Description
Describe the bug
Starting from AWS SDK version 2.30.0, the multipart upload calls ContentStreamProvider::newStream()
twice on the provider
passed to RequestBody::fromContentProvider(ContentStreamProvider provider, long contentLength, String mimeType)
. This leads to two InputStream
instances being created, but only the second one gets closed. If code using the SDK creates an InputSteam
that is tied to an OS handle (like reading from file), the OS handle leaks.
For quite a few streams in Java, it doesn't really matter if you close them or not. Typically this goes for "in-memory" streams, such as ByteArrayInputStream
; after all, there is no underlying handle to release. However, if you provide an InputStream
that has has a native OS handle attached to it (such as a file handle), the container may run out of file handles and crash.
For our use case, this issue is blocking us from upgrading to version 2.30, simply because it breaks our exports feature. We unload data (chunks) onto S3. We then load these chunks (one-by-one, in order) from our service to run them through a zip stream, and upload the result as parts. This process has been running fine for years with the AWS sdk up to version 2.29.
Regression Issue
- Select this option if this issue appears to be a regression.
Expected Behavior
The AWS SDK should close any InputStream's
it asks, preferably only once.
Preferably, the SDK should also only ask for the InputStream once, as producing the stream may be an expensive operation.
Current Behavior
The SDK invokes newStream()
on the provided ContentStreamProvider
twice, but only closes the second stream. This has been observed by adding logging in our application, which produced this output (heavily simplified):
Requested newStream() -> InputStream@49022cf9 (active streams: 1)
Requested newStream() -> InputStream@79fe40f (active streams: 2)
Closed InputStream@79fe40f (active streams: 1)
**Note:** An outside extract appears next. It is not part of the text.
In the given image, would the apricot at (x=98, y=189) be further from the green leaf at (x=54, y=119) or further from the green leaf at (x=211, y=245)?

(No more logs related to this)
I'm pretty confident this issue was first introduced in #4492. Specifically, the AwsChunkedV4PayloadSigner::beforeSigning method calls newStream()
, but does not close it.
public void beforeSigning(SdkHttpRequest.Builder request, ContentStreamProvider payload) {
long encodedContentLength = 0;
long contentLength = moveContentLength(request, payload != null ? payload.newStream() : new StringInputStream(""));
It doesn't close it, because the SignerUtils::moveContentLength method takes an InputStream
, but never closes it.
Reproduction Steps
Writing out a realistic example for a multipart upload is quite complicated, especially with the requirement of any non-last parts to have a size > 5mb. In short, to trace the issue, start a multipart upload (we use the synchronous S3Client
), and upload a part using a ContentStreamProvider
that has been patched to track "open" (ContentStreamProvider::newStream()
) and close (InputStream::close()
) actions. We're providing the content-length (as we know it), as well as a mime-type.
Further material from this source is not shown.